Could 2006 be the year that we reclaim our democracy?
As we begin the new year, reclaiming our democratic traditions seems to be a priority greater than even the war on terror.

In the four-plus years since Sept. 11, we have methodically surrendered small pieces of our democracy for the illusion of safety. We have acquiesced as more and more power was concentrated into the executive branch.
The understandable post-Sept. 11 fear caused the nation to rationalize actions that conservatives and liberals alike would have abhorred otherwise.

Without much resistance, the USA PATRIOT Act became law, torture became a key ingredient in fighting the war on terror and the president justified wiretapping without the requisite due process or congressional oversight.

Yet, the war on terror remains a war that only requires sacrifice from a few. The spigot is wide open with a ceaseless flow of tax cuts for the wealthiest but has dried up when it comes to services for those who need help most. It is hard to imagine such policies being tolerated by a people committed to democratic values.

Why should we bother to send elected representation to Washington? The president believes he can unilaterally determine any policy that is remotely related to a war that has no definable end. And he does so without regard for the rule of law or our democratic values.

We have long passed the point of moral self-reflection when the commander in chief can brazenly state that he ordered wiretaps on U.S. soil, justifying it with the notion that the rule of law is trumped by the war on terror.
How long can we remain content believing that Sept. 11 changed everything? Was the impact of Sept. 11 so great that we now believe that the president is above the law?

If so, those of us in dissent owe the president and vice president an apology. Moreover, we would also need to declare Osama bin Laden the victor.

Time is the only antidote to fear-based emotionalism. And the further away we are from Sept. 11, the clearer we can see how much our democratic traditions have needlessly been relinquished.

The collective burden is on the American people to reclaim the courage that is at the root of our democracy. Nowhere can one peruse the texts of the Declaration of Independence, the Constitution or the Federalist Papers and find justification for the bad intelligence leading to pre-emptive war, the torture policies or domestic wiretapping without obtaining a warrant.

We must be prepared to remove any elected official, regardless of party, who is not willing to put the country first.
The post-Sept. 11 experience should remind us that a democratic nation never has the luxury of putting its values on autopilot. We entrusted the president with keeping us safe, and in the process with few exceptions, promised not to question.
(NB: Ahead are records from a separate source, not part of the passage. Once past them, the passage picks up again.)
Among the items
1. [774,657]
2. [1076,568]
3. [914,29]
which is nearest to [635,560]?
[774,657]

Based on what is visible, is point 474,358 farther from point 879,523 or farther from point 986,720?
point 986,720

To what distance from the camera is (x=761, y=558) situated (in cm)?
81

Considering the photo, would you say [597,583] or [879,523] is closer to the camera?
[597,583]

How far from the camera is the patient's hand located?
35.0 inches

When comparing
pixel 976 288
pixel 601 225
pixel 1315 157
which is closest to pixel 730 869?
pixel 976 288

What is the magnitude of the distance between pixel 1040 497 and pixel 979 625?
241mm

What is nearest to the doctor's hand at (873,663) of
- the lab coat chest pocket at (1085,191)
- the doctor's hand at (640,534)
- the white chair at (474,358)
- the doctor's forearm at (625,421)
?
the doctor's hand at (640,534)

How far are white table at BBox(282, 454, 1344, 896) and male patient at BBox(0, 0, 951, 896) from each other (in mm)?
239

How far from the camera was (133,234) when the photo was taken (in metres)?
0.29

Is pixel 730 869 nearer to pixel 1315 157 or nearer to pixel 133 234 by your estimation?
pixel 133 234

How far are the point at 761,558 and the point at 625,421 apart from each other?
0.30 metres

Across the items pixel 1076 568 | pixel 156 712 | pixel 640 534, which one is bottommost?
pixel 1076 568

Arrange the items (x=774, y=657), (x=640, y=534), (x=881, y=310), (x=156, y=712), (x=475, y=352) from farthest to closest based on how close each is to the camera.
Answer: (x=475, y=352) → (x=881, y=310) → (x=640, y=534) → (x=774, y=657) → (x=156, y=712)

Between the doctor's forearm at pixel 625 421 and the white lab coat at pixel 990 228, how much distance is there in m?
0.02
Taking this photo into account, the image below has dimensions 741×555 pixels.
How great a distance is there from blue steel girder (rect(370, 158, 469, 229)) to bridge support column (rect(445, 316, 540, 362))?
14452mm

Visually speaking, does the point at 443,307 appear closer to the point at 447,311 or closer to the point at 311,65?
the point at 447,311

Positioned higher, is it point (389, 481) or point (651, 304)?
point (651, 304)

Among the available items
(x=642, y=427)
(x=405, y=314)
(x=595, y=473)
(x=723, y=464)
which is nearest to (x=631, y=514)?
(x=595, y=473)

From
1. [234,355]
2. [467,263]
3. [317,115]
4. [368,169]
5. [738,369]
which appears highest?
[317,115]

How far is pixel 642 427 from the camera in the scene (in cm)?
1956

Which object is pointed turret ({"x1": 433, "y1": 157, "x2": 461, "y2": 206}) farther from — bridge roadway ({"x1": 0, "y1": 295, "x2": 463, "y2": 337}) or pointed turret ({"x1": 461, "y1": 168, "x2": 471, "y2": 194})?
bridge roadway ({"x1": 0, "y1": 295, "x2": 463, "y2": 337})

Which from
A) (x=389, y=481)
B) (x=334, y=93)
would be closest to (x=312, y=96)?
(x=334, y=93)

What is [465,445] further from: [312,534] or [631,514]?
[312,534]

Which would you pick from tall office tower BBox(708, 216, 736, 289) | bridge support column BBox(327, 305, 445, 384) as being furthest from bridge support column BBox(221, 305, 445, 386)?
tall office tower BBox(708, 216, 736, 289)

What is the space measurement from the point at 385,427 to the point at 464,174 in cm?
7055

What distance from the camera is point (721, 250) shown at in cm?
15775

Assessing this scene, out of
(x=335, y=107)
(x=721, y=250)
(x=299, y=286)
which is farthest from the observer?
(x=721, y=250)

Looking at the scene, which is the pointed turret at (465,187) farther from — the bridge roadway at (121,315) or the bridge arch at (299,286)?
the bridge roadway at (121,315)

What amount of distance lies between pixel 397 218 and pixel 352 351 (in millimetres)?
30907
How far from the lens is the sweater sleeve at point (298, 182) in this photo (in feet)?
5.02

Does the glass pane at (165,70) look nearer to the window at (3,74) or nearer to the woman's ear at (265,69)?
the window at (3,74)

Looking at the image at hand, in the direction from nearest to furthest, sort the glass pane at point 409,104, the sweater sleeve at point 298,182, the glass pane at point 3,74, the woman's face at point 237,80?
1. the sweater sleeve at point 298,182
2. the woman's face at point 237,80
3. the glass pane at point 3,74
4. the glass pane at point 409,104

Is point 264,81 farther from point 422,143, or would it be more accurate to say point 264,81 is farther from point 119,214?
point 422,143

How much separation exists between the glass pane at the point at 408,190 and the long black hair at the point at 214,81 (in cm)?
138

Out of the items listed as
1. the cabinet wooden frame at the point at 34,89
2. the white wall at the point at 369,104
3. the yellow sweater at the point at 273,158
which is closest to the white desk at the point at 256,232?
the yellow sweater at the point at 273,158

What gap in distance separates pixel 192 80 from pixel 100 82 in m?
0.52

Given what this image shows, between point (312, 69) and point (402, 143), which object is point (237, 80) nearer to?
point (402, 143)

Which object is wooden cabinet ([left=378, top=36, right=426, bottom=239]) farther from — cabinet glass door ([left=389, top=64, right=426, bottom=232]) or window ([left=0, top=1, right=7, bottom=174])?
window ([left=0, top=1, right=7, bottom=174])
This may have been one of the great Faustian bargains in U.S. history: absolute power in return for the perception of safety. That is not how democracies work. Unlike totalitarian regimes, they require a constant conciseness and commitment to the values they proclaim.

For in the words of George Bernard Shaw, "Democracy is a device that ensures we shall be governed no better than we deserve."

The Rev. Byron Williams is pastor of Resurrection Community Church in Oakland, Calif.